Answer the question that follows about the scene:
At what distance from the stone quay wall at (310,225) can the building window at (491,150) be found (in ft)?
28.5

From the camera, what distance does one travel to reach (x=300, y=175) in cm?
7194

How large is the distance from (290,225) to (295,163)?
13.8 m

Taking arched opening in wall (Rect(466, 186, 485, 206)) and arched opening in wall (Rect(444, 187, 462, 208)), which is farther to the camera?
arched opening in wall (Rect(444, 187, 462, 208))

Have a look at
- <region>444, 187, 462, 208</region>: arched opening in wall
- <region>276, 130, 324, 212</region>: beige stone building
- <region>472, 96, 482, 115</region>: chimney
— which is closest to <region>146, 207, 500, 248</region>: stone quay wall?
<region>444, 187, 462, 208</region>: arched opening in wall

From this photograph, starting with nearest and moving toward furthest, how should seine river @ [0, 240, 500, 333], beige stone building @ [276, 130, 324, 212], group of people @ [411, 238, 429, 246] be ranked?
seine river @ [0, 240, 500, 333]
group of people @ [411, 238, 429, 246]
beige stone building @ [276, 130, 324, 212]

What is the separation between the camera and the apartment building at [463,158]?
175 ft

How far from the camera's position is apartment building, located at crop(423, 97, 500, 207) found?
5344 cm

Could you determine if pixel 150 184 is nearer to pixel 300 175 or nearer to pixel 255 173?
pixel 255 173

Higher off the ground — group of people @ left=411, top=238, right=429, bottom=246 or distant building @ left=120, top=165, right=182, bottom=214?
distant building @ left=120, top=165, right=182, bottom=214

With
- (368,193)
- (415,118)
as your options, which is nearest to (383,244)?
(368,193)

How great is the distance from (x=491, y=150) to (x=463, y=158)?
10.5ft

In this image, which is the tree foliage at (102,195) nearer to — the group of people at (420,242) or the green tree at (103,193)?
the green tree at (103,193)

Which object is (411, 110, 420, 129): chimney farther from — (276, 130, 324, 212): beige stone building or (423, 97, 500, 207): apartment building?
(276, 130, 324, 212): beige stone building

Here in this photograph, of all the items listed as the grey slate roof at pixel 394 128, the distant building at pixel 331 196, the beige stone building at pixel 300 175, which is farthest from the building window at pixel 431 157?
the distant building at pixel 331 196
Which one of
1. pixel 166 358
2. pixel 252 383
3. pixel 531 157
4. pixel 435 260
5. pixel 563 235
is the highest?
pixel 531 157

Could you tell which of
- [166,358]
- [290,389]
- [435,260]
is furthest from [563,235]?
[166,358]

STATED EXERCISE: Reproduce exactly the line that holds "What is the", then every line after it, ending with the final line of the records above.

PROBLEM SOLUTION:
What is the separation between the camera and the apartment building at [463,158]?
175 ft

How far from the camera's position is apartment building, located at crop(423, 97, 500, 207) found?
5344 cm

Could you determine if pixel 150 184 is nearer to pixel 300 175 or nearer to pixel 255 173?
pixel 255 173

Higher off the ground — group of people @ left=411, top=238, right=429, bottom=246 or distant building @ left=120, top=165, right=182, bottom=214?
distant building @ left=120, top=165, right=182, bottom=214

With
- (368,193)
- (415,118)
as your options, which is nearest to (383,244)?
(368,193)

How great is the distance from (x=491, y=150) to (x=463, y=158)?
10.5ft

In this image, which is the tree foliage at (102,195) nearer to — the group of people at (420,242) or the green tree at (103,193)?
the green tree at (103,193)

Which object is (411, 110, 420, 129): chimney farther from — (276, 130, 324, 212): beige stone building or (423, 97, 500, 207): apartment building?
(276, 130, 324, 212): beige stone building

Here in this photograph, of all the items listed as the grey slate roof at pixel 394 128, the distant building at pixel 331 196, the beige stone building at pixel 300 175, which is farthest from the building window at pixel 431 157?
the distant building at pixel 331 196
Which one of
1. pixel 166 358
2. pixel 252 383
3. pixel 531 157
4. pixel 435 260
5. pixel 563 235
is the highest?
pixel 531 157

Could you tell which of
- [166,358]
- [290,389]
- [435,260]
is furthest from [563,235]?
[166,358]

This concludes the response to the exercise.